§ **Requisiti del problema**:
Risponda alle domande seguenti basandosi sul testo fornito sull'accesso civico ai dati della scuola.
(a) Da chi era costituito il comitato?
(b) In quale forma il comitato chiedeva di ottenere i dati dagli Istituti scolastici?
(c) Secondo la norma citata, quale articolo prevede i limiti relativi alla tutela di interessi giuridicamente rilevanti?

§ **Testo fornito**:

***

Accesso civico ai dati sull’emergenza sanitaria detenuti da una scuola: necessario rispettare la privacy dei minori
Un caso affrontato dal Garante della Privacy durante la pandemia ha riguardato un comitato, costituito da famiglie, professionisti della scuola e studenti attivi nella società civile, con l’obiettivo unico di rendere piena trasparenza dello stato di diffusione del Covid-19 nelle Scuole. A questo fine inoltrò istanze di accesso civico generalizzato – ai sensi dell’art. 5 comma 2, del d. lgs. n. 33/2013 – a diversi Istituti scolastici per ottenere dati sotto la forma di «“Report Sars-Cov2”.
Come noto la normativa prevede che, «chiunque ha diritto di accedere ai dati e ai documenti detenuti dalle pubbliche amministrazioni, ulteriori rispetto a quelli oggetto di pubblicazione ai sensi del presente decreto, nel rispetto dei limiti relativi alla tutela di interessi giuridicamente rilevanti secondo quanto previsto dall’articolo 5-bis» (artt. 5, comma 2, d. lgs. n. 33/2013).

***

§ **Voci estratte**:

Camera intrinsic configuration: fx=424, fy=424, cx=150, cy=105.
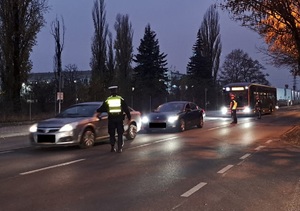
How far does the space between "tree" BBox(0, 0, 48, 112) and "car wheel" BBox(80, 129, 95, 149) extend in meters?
18.4

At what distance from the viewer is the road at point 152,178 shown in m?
6.33

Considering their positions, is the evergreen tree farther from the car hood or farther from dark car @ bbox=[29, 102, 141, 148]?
the car hood

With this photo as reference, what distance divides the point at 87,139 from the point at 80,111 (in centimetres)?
111

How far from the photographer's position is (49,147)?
13.5 metres

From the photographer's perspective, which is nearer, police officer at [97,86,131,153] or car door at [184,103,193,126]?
police officer at [97,86,131,153]

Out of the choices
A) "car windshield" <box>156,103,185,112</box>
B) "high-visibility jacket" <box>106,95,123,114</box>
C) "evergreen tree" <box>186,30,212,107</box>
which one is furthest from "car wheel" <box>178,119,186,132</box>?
"evergreen tree" <box>186,30,212,107</box>

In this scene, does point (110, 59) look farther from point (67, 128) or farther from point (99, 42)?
point (67, 128)

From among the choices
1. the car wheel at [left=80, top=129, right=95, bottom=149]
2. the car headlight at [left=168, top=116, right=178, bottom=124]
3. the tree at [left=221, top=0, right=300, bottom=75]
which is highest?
the tree at [left=221, top=0, right=300, bottom=75]

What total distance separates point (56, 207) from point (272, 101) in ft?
131

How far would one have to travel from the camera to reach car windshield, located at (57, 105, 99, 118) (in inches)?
527

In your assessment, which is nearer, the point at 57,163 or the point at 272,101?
the point at 57,163

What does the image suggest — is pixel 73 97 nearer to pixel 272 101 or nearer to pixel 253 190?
pixel 272 101

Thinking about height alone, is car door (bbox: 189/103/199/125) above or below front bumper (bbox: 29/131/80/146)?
above

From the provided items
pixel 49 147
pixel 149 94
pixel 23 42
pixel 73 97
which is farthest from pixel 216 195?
pixel 149 94
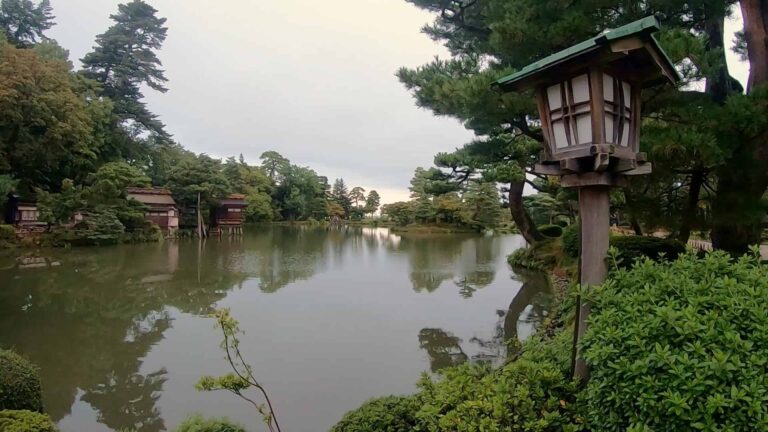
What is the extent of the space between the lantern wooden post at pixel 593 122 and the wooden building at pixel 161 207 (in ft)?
64.2

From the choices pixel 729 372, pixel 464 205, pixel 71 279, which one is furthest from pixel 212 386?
pixel 464 205

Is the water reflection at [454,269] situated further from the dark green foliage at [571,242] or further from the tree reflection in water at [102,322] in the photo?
the tree reflection in water at [102,322]

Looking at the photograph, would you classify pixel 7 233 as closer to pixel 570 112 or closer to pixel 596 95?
pixel 570 112

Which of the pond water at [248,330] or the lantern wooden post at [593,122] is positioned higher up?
the lantern wooden post at [593,122]

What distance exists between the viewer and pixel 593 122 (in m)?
1.87

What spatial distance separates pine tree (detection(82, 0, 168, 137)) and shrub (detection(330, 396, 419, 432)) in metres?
21.5

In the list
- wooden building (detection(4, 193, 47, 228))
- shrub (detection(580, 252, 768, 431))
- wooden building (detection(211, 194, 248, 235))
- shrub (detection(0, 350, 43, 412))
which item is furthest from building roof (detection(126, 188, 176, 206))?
shrub (detection(580, 252, 768, 431))

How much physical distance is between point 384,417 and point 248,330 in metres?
3.75

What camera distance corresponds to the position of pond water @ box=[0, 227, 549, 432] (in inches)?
134

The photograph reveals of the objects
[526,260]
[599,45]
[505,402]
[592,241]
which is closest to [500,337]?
[592,241]

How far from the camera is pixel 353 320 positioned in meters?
5.83

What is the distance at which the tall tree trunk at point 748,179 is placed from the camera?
3.48 metres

***

§ **Risultato dell'esercizio**:
(a) Da famiglie, professionisti della scuola e studenti attivi nella società civile.
(b) Sotto la forma di «Report Sars-Cov2».
(c) L'articolo 5-bis.